Clure holds that his success in the acronym world is attributable to his excellent understanding of what an acronym is, what it ought to do:
“The greatest acronym of all time has got to be scuba, followed by laser. I mean, we don’t even capitalize those. You make up a phrase to describe something, and you word it just write so that the first letter of each word, put together, makes another word. And with scuba, or laser, it’s totally a completely new word. Those words are used offhand, comfortably, to describe things that are very complicated. People don’t even know how much they’re saying with those two syllables. Now, NATO is also a brilliant acronym- it stands for one thing, but the word that results is like the Latin nato- it suggests something being born, like, the birth of a new world order, which is kind of what NATO was.”
I ask him to continue:
“Now, there’re some acronyms out there that are kind of on the border. Those guys over at the UN are always making these mediocre acronyms. UNSCOM? Come on. What is that- some sort of program to airlift scum to the needy? I don’t get it. UNICEF? Let’s say the jury’s still out on that one. Now, everyone in the acronym biz knows about the fallen angel of acronyms—Epcot, which used to be EPCOT. Disney created EPCOT to stand for “Experimental Community of Tomorrow”. Go down to Orlando today, and you’ll see what it’s become—Epcot is a kind of run-down hodge-podge of corporate-sponsored rides that sometimes deal vaguely with “the future.” And then there’s that whole countries thing. I mean, Epcot is faded-glory city. And from an acronymer’s point of view, this is also a disaster because, first of all, they just call it “Epcot” like that’s some regular word that means something, and they don’t even mention the original spirit of the acronym.

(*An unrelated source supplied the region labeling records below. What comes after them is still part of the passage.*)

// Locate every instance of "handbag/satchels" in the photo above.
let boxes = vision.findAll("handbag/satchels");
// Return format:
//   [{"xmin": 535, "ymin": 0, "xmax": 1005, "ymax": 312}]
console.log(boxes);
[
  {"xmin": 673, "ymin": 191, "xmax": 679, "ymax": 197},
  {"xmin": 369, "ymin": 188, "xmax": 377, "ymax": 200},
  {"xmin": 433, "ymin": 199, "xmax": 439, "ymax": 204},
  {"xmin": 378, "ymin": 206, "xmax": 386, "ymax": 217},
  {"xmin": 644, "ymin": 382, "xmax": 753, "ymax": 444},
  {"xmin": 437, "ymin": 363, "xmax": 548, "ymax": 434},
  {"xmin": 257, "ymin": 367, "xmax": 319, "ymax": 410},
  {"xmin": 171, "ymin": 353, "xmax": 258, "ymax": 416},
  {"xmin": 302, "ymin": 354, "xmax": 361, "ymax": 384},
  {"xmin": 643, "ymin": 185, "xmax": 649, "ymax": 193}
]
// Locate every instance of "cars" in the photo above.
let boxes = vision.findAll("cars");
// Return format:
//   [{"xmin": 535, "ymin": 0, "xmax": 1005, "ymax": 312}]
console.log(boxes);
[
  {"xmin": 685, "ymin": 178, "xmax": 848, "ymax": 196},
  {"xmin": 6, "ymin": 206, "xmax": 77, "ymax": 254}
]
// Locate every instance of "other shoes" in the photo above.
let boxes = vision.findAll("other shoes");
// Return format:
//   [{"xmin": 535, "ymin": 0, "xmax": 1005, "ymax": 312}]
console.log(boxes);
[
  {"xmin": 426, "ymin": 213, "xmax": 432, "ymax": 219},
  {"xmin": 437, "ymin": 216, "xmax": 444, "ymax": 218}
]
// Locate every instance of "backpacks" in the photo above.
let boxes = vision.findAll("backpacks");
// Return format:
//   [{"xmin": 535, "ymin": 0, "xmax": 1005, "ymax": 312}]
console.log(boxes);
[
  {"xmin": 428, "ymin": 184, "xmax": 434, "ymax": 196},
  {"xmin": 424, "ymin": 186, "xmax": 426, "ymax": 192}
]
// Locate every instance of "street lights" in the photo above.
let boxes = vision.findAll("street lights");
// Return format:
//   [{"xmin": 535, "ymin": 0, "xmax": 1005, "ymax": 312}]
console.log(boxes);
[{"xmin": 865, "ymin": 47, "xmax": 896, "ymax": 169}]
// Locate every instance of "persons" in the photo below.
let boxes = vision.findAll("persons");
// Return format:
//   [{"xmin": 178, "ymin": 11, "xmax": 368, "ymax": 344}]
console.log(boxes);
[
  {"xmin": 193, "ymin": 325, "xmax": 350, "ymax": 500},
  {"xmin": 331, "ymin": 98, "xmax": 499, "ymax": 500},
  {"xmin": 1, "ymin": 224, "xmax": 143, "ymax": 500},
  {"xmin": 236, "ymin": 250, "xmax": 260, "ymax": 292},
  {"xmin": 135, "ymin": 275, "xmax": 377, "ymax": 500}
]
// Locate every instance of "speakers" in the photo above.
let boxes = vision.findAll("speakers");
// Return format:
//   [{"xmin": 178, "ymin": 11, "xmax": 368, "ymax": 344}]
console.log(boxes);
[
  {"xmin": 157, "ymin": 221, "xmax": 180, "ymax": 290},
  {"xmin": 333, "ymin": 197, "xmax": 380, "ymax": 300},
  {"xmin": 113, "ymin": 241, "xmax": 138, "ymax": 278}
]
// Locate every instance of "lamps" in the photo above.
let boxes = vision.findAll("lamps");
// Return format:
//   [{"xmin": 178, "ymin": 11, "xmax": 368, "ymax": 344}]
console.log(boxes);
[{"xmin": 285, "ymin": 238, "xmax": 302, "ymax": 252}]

No one knows about it anymore. But on the other hand, acronymers are fascinated by this because what was once an acronym has degenerated into its own, very powerful albeit bizarre, independent word. A word that refers to something different from its acronymic object. And of course there’s the shit acronyms, like VREM and CLAT. Walk into a meeting and drop one of those suckers and it’s over. People get uncomfortable, you look like an idiot. When you use an acronym, the efficiency, agency, and force of what I call the acronym’s ‘concept compression’ are projected onto you. That’s the point.”
Clure tells me his most recent work is with what he calls “cognate acronyms”. That is, acronyms that relate in some way with the phrase they stand for. Clure developed an acronym for the Israeli government’s new desalination technology- PUMP, which stands for Pressurized Underwater Membranous Pipeline. His latest acronym for the particle physicists over at CERN is BOLT: Baryonic Oscillating Light Telemeter. Though well-received acronyms such as these are keeping Clure Concept Inc. well ahead of the pack, Clure’s firm has always had to deal with fiercer competition from without the acronym format than from within.
“Smooth initials” are an acronymer’s worst enemy. These short, easy-to-say strings of letters are often developed at low-cost, without the help of special creative firms. Today, especially after the introduction of “WMD” into the news media, smooth initials are holding their own as an acronym alternative. Think DNA, ATP, CIA, CPR, THC, PCP, URL, and even Office Space’s TPS reports. The list goes on and on. But Clure remains unphased.
“This just means the concept’s going to have to evolve. It’s done it in the past, it’ll do it tomorrow. The only thing that’ll never change about an acronym, though, never has changed straight back to Hauser, is that an acronym is there to help people.”